CONNECTION - CO-creating commuNity iNterventions on diEt and physical aCtivity to increase health equiTy in chIldren and adOlesceNts

Carla Lopes

Principal Investigator

Integrated Member (PhD)

Type of project:

International

Reference:

HEALTHEQUITY-047

Proposing institution:

Institute of Public Health of the University of Porto

Participating institutions:

Ghent University, Belgium; University of Turin, Italy; Amsterdam Public Health research institute; Stichting VUmc, The Netherlands; University of Copenhagen Frederiksberg, Denmark; Vytautas Magnus University (VMU), Kaunas, Lithuania; Riga Stradiņš University, Latvia

Sources of financing:

Horizonte Europa

Start date:

01/05/2024

(Predicted) End date:

30/04/2027

Total budget:

1,622,452€

Research line:

L1 - Life Course Research and Healthy Ageing

Research lab:

Nutrition and Cardiometabolic Health

Summary:

This project aims to design, implement and evaluate co-created social and physical environmental community interventions that promote healthier diets and physical activity, targeting children and adolescents in disadvantaged socioeconomic circumstances, with the ultimate goal of increasing health equity.

Taking advantage of partners’ expertise and involvement in successful community interventions, the project will include co-creating interventions to address dietary inequalities among the most vulnerable children and adolescents, replicated in different European contexts, in order to identify novel approaches for the implementation of a social provision of food for families in vulnerable contexts, simultaneously promoting social human rights, the reduction of food waste, and increasing the availability and consumption of healthier foods.

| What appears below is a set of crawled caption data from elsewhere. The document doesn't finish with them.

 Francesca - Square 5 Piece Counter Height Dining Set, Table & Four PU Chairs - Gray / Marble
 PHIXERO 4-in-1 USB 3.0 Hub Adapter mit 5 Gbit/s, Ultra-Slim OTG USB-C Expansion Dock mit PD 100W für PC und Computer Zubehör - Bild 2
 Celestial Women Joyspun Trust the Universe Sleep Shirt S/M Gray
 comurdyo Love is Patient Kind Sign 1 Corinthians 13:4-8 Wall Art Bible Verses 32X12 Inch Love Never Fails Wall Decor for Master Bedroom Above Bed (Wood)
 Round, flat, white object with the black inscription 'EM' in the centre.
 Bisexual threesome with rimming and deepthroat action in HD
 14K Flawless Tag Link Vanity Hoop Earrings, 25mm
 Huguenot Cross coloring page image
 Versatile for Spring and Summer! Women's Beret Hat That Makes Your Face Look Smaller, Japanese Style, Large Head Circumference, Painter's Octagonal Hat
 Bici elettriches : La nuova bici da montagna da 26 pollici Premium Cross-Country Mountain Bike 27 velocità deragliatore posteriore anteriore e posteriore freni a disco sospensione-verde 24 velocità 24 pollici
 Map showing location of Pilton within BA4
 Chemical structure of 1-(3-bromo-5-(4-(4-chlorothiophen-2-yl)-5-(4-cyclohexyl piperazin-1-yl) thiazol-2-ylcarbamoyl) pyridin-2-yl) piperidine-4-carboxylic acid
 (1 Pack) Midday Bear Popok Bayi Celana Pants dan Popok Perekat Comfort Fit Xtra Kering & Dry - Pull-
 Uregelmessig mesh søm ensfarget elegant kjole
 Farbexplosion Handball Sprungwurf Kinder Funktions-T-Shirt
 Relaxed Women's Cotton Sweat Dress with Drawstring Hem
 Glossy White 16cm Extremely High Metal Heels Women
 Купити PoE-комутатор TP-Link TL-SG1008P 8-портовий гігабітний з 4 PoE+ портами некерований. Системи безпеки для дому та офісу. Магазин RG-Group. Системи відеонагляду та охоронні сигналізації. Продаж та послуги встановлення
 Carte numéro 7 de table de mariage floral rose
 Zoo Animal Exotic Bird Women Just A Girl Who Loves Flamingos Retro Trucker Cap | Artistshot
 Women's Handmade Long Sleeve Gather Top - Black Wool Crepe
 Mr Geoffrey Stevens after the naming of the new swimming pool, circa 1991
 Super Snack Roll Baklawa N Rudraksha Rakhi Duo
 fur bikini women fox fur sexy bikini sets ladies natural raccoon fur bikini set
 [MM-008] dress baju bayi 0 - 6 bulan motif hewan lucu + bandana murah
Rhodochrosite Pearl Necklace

Co-creating interventions will also target a healthy physical activity environment (e.g., attractive playgrounds, green routes to school). Youth-led participatory action research principles will be applied in order to develop actions aligned with population target needs and interests, and to empower individuals for better health decisions.

In addition, data from cohort studies will provide opportunities for assessing trajectories of behaviours and their longitudinal association with health outcomes, understanding particularly the role of social circumstances as a determinant and/or if they modify these relationships. These results will inform the impact assessment models of interventions on healthier behaviours and on health equity. Dimensions such as robustness, translatability and public health impact will be taken into account.

Finally, the project plans to develop policy tools and implementation guidance to support stakeholders and policy makers for future planning towards better health equity. The ultimate goal of our community-based co-creation models is to break cycles of health inequalities, leaving no one behind.